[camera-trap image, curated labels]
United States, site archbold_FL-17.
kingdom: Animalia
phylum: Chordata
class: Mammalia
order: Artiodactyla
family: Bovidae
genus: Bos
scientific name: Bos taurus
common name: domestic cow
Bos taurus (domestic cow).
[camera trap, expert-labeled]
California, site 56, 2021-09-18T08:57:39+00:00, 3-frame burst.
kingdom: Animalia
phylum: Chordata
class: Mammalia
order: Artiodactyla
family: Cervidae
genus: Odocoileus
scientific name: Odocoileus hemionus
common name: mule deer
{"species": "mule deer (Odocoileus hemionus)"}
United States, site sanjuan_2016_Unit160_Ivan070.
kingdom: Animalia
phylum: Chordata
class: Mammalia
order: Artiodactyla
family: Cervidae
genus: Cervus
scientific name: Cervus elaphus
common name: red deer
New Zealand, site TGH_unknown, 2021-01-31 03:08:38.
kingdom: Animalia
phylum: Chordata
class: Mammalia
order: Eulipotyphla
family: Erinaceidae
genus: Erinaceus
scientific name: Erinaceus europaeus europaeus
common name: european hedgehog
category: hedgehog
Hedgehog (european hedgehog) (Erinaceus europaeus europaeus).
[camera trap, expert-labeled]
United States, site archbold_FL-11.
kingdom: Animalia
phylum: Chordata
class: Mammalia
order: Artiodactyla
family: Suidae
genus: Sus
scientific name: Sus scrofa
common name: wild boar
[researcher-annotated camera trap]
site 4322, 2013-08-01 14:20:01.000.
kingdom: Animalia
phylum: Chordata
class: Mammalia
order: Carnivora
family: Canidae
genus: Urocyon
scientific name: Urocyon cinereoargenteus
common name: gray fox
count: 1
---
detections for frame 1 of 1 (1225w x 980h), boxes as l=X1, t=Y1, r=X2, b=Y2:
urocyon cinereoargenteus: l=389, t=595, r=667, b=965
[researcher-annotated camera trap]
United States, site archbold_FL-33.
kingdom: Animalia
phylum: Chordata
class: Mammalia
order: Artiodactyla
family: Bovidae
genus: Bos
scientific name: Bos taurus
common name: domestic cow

• TASK GOAL:
A verbatim reproduction of all the records above is the expected answer.

• RESPONSE:
[camera-trap image, curated labels]
United States, site archbold_FL-17.
kingdom: Animalia
phylum: Chordata
class: Mammalia
order: Artiodactyla
family: Bovidae
genus: Bos
scientific name: Bos taurus
common name: domestic cow
Bos taurus (domestic cow).
[camera trap, expert-labeled]
California, site 56, 2021-09-18T08:57:39+00:00, 3-frame burst.
kingdom: Animalia
phylum: Chordata
class: Mammalia
order: Artiodactyla
family: Cervidae
genus: Odocoileus
scientific name: Odocoileus hemionus
common name: mule deer
{"species": "mule deer (Odocoileus hemionus)"}
United States, site sanjuan_2016_Unit160_Ivan070.
kingdom: Animalia
phylum: Chordata
class: Mammalia
order: Artiodactyla
family: Cervidae
genus: Cervus
scientific name: Cervus elaphus
common name: red deer
New Zealand, site TGH_unknown, 2021-01-31 03:08:38.
kingdom: Animalia
phylum: Chordata
class: Mammalia
order: Eulipotyphla
family: Erinaceidae
genus: Erinaceus
scientific name: Erinaceus europaeus europaeus
common name: european hedgehog
category: hedgehog
Hedgehog (european hedgehog) (Erinaceus europaeus europaeus).
[camera trap, expert-labeled]
United States, site archbold_FL-11.
kingdom: Animalia
phylum: Chordata
class: Mammalia
order: Artiodactyla
family: Suidae
genus: Sus
scientific name: Sus scrofa
common name: wild boar
[researcher-annotated camera trap]
site 4322, 2013-08-01 14:20:01.000.
kingdom: Animalia
phylum: Chordata
class: Mammalia
order: Carnivora
family: Canidae
genus: Urocyon
scientific name: Urocyon cinereoargenteus
common name: gray fox
count: 1
---
detections for frame 1 of 1 (1225w x 980h), boxes as l=X1, t=Y1, r=X2, b=Y2:
urocyon cinereoargenteus: l=389, t=595, r=667, b=965
[researcher-annotated camera trap]
United States, site archbold_FL-33.
kingdom: Animalia
phylum: Chordata
class: Mammalia
order: Artiodactyla
family: Bovidae
genus: Bos
scientific name: Bos taurus
common name: domestic cow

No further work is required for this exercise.